* [Your objective]
The answer is the data below, repeated exactly, with no pictures included.

* [The records]
Segment Open

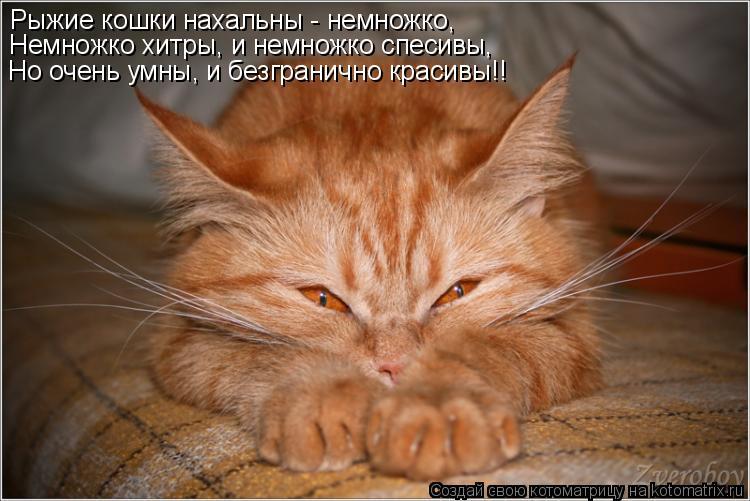 Котоматрица: Рыжие кошки нахальны - немножко, Немножко хитры, и немножко спесивы, Но очень умны, и безгранично красивы!!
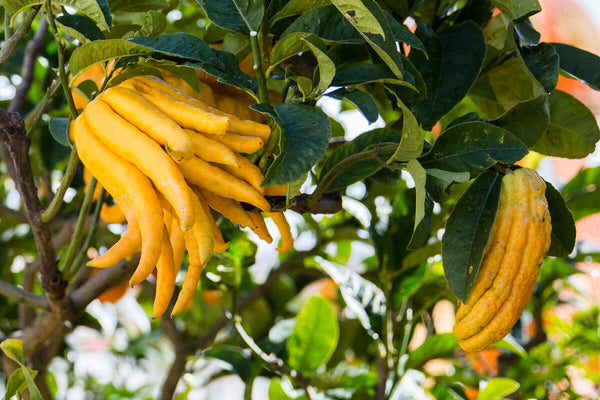 Buddha's Hand (Fingered Citron)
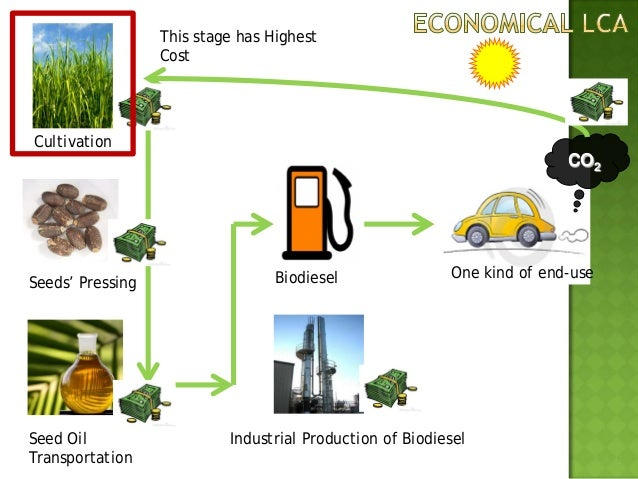 Energy Life Cycle Analysis of Biodiesel
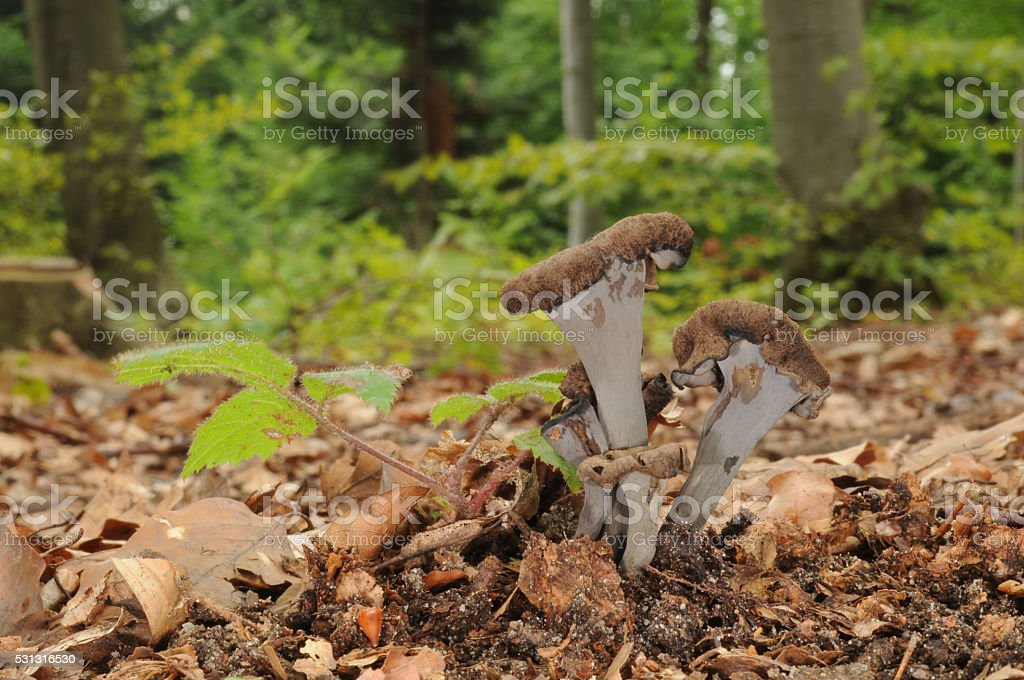 Craterellus cornucopioides fungus stock photo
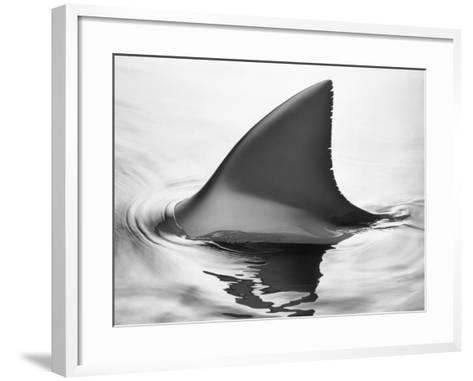 Shark Fin-Howard Sokol-Framed Art Print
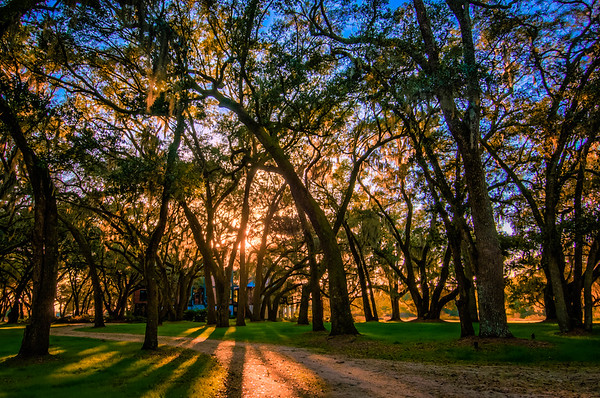 Sunset Through the Oak Grove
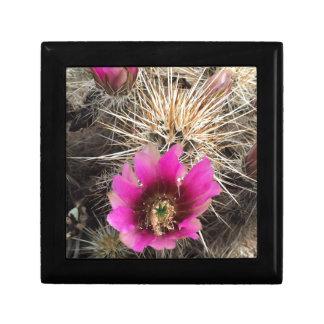 Rosa Kaktus-Blume Geschenkbox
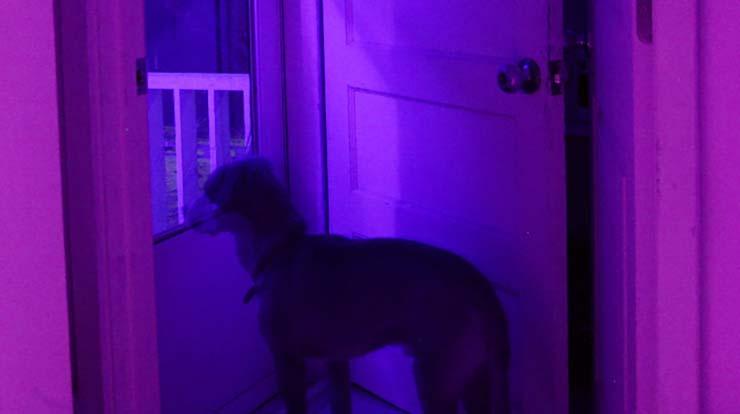 mascota espiritus negativos tu casa - ¿Puede tu mascota alejar a los espíritus negativos de tu casa?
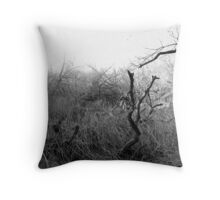 Desolate Waste Throw Pillow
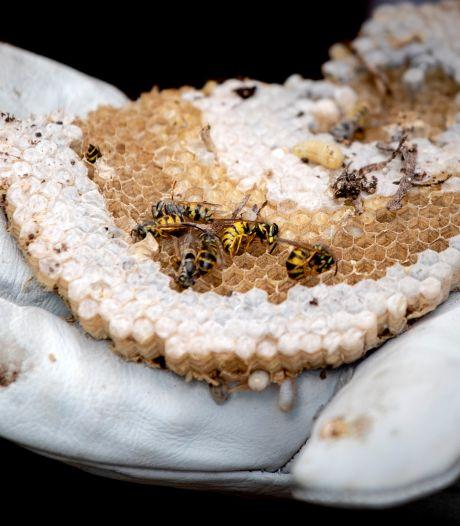 Het wemelt van de wespen door warm weer: 'Soms wel duizenden per nest'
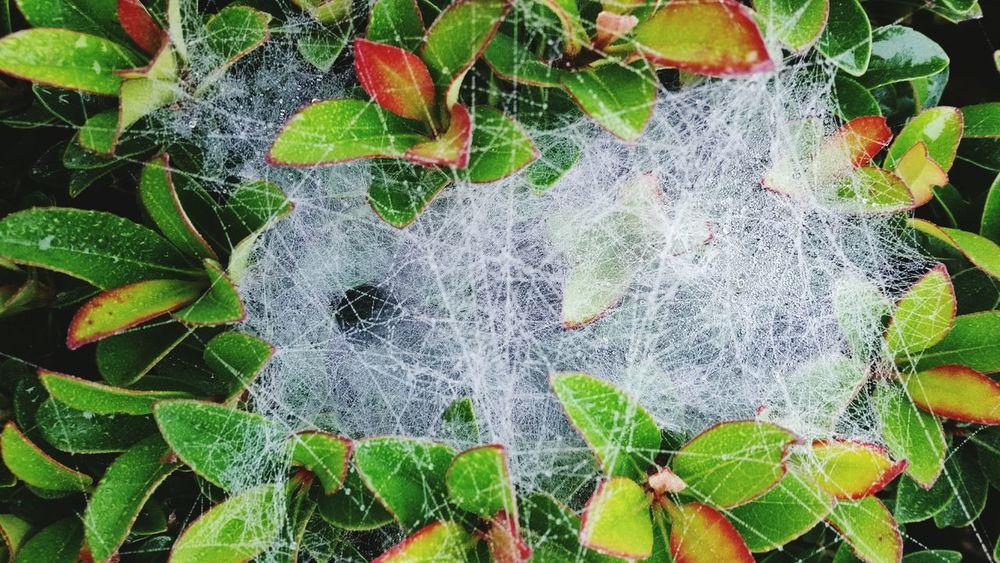 Leaves Circles Close-up Nature Photography Nature_collection Nature Rain_collection Rain Drops Rain Raindrops Raindrops On Spider Web Spiderweb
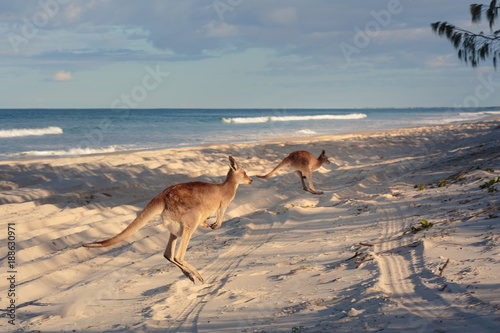 Deurstickers Kangoeroe Kangaroos on the beach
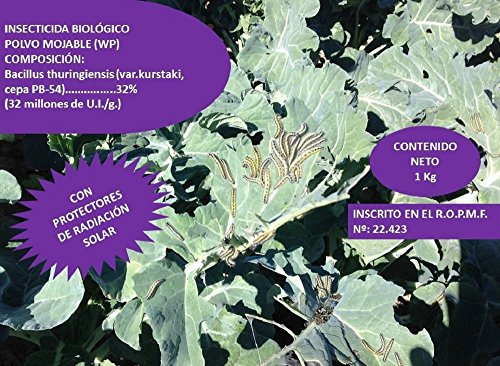 CULTIVERS Bacillus thuringiensis kurstaki 32 wg de 1 kg. Insecticida biológico contra orugas. Ideal para todo tipo de verduras y hortalizas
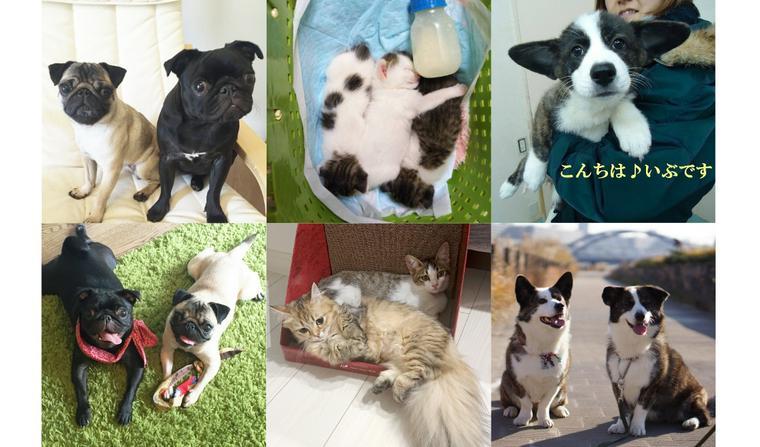 再会した姉妹犬/先住犬猫のいる家に保護犬猫を迎えた家族たちの話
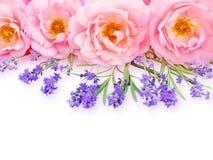 Rosas y ramo abiertos rizados rosados de la lavanda de Provence foto de archivo libre de regalías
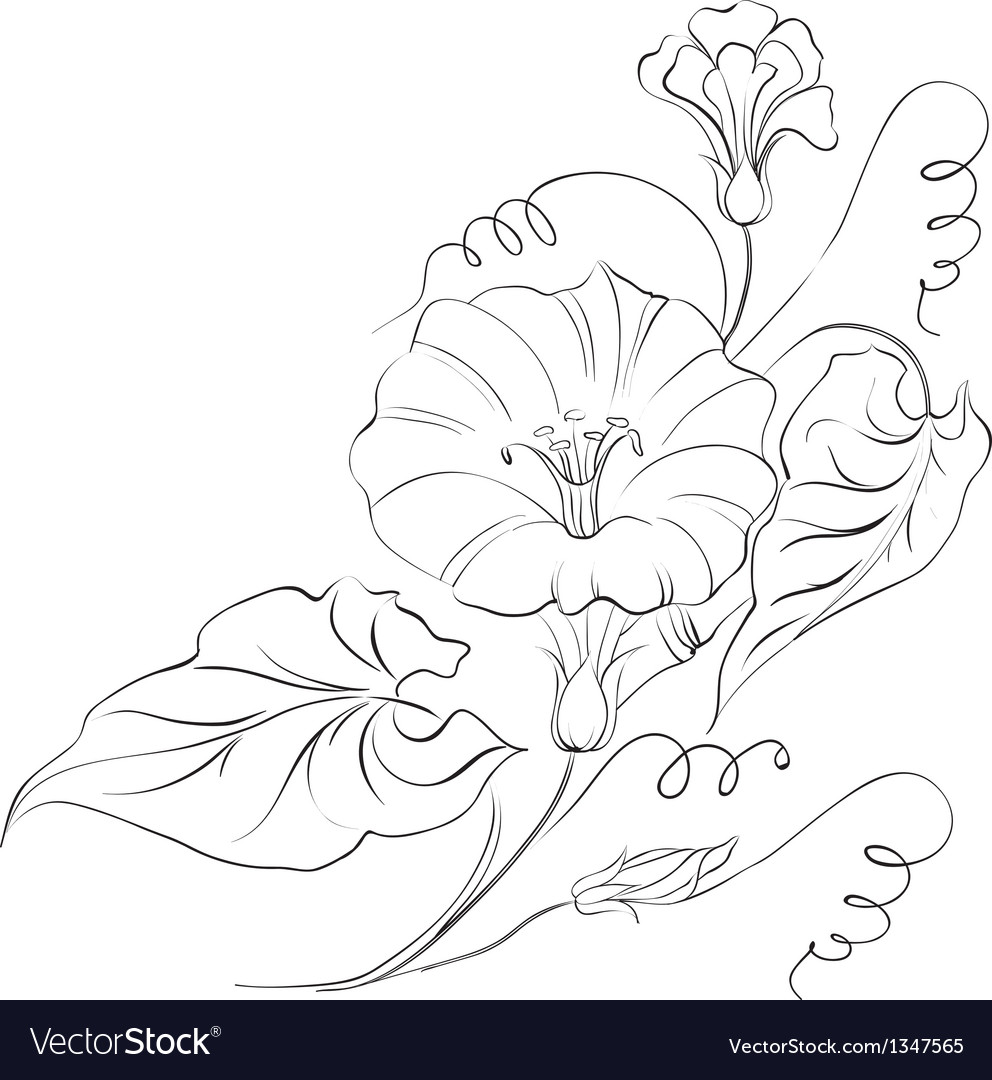 Bindweed flower in white vector | Price: 1 Credit (USD $1)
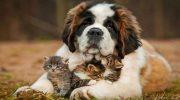 Самое милое создание: 10 самых добрых пород собак на свете!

Segment Closed

* [Worked solution]
 Котоматрица: Рыжие кошки нахальны - немножко, Немножко хитры, и немножко спесивы, Но очень умны, и безгранично красивы!!
 Buddha's Hand (Fingered Citron)
 Energy Life Cycle Analysis of Biodiesel
 Craterellus cornucopioides fungus stock photo
 Shark Fin-Howard Sokol-Framed Art Print
 Sunset Through the Oak Grove
 Rosa Kaktus-Blume Geschenkbox
 mascota espiritus negativos tu casa - ¿Puede tu mascota alejar a los espíritus negativos de tu casa?
 Desolate Waste Throw Pillow
 Het wemelt van de wespen door warm weer: 'Soms wel duizenden per nest'
 Leaves Circles Close-up Nature Photography Nature_collection Nature Rain_collection Rain Drops Rain Raindrops Raindrops On Spider Web Spiderweb
 Deurstickers Kangoeroe Kangaroos on the beach
 CULTIVERS Bacillus thuringiensis kurstaki 32 wg de 1 kg. Insecticida biológico contra orugas. Ideal para todo tipo de verduras y hortalizas
 再会した姉妹犬/先住犬猫のいる家に保護犬猫を迎えた家族たちの話
 Rosas y ramo abiertos rizados rosados de la lavanda de Provence foto de archivo libre de regalías
 Bindweed flower in white vector | Price: 1 Credit (USD $1)
 Самое милое создание: 10 самых добрых пород собак на свете!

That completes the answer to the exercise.